Do you prevent colons?

>
> At this point the program can either record all versions or scan further
> to find which version of Asserts is wanted.
>
> > >
> > > While a glob of "Asserts.[0-9]" works when the unique ID is 0-9, it
> > > doesn't work if the number is higher, like 128. If we ever decide to
> > > change the ID from an integer to say hex to save space, these globs
> > > would break.
> > >
> > > Is there some scheme that fits the C-variable name that addresses the
> > > above scenarios? Brackets gave me a simple glob that seemed to prevent a
> > > lot of this ("Asserts.\[*\]" in this case).
> >
> > Prevent a lot of what? I'm not sure what your example here is.
> >
>
> I'll try again :)
>
> We have 2 events registered via user_events:
> Asserts
> Asserts.Verbose
>
> Using dot notation these would result in tracepoints of:
> user_events_multi/Asserts.0
> user_events_multi/Asserts.Verbose.1
>
> Using bracket notation these would result in tracepoints of:
> user_events_multi/Asserts:[0]
> user_events_multi/Asserts.Verbose:[1]
>
> A recording program only wants to enable the Asserts tracepoint. It does
> not want to record the Asserts.Verbose tracepoint.
>
> The program must find the right tracepoint by scanning tracefs under the
> user_events_multi system.
>
> A single dot suffix does not allow a simple glob to be used. The glob
> Asserts.* will return both Asserts.0 and Asserts.Verbose.1.
>
> A simple glob of Asserts:\[*\] will only find Asserts:[0], it will not
> find Asserts.Verbose:[1].
>
> We could just use brackets and not have the colon (Asserts[0] in this
> case). But brackets are still special for bash.

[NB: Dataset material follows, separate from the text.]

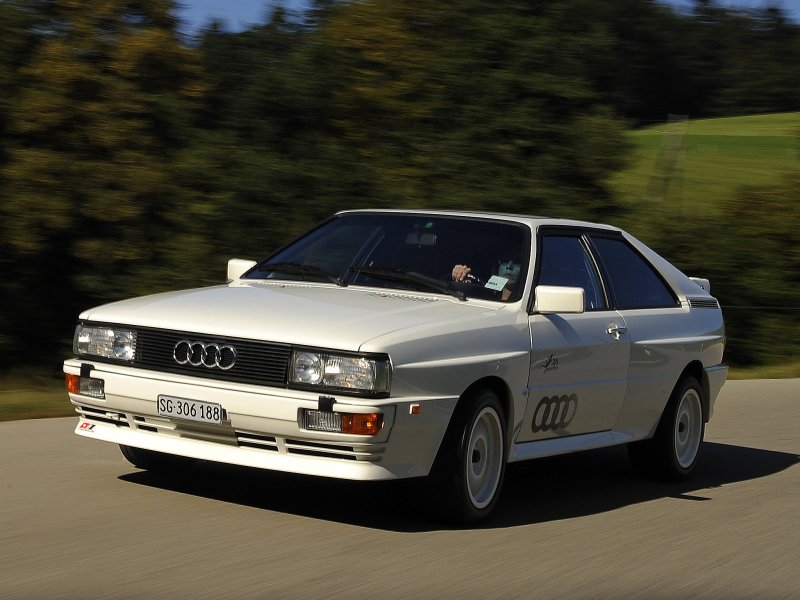 Audi Coupe quattro 1985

Are these shell scripts or programs. I use regex in programs all the time.
And if you have shell scripts, use awk or something.

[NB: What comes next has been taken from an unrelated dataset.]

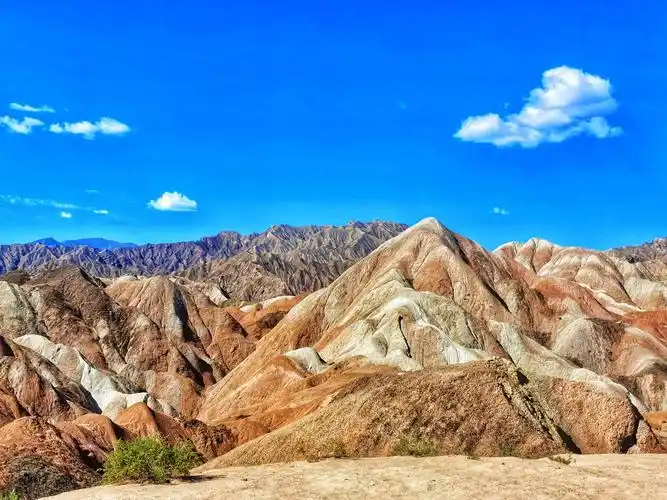 张掖世界地质公园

Unless you prevent something from being added, I don't see the protection.

>
> > >
> > > Are we confident that we always want to represent the ID as a base-10
> > > integer vs a base-16 integer? The suffix will be ABI to ensure recording
> > > programs can find their events easily.
> >
> > Is there a difference to what we choose?
> >
>
> If a simple glob of event_name:\[*\] cannot be used, then we must document
> what the suffix format is, so an appropriate regex can be created. If we
> start with base-10 then later move to base-16 we will break existing regex
> patterns on the recording side.
>
> I prefer, and have in this series, a base-16 output since it saves on
> the tracepoint name size.

I honestly don't care which base you use. So if you want to use base 16,
I'm fine with that.

>
> Either way we go, we need to define how recording programs should find
> the events they care about. So we must be very clear, IMHO, about the
> format of the tracepoint names in our documentation.
>
> I personally think recording programs are likely to get this wrong
> without proper guidance.
>

Agreed.

-- Steve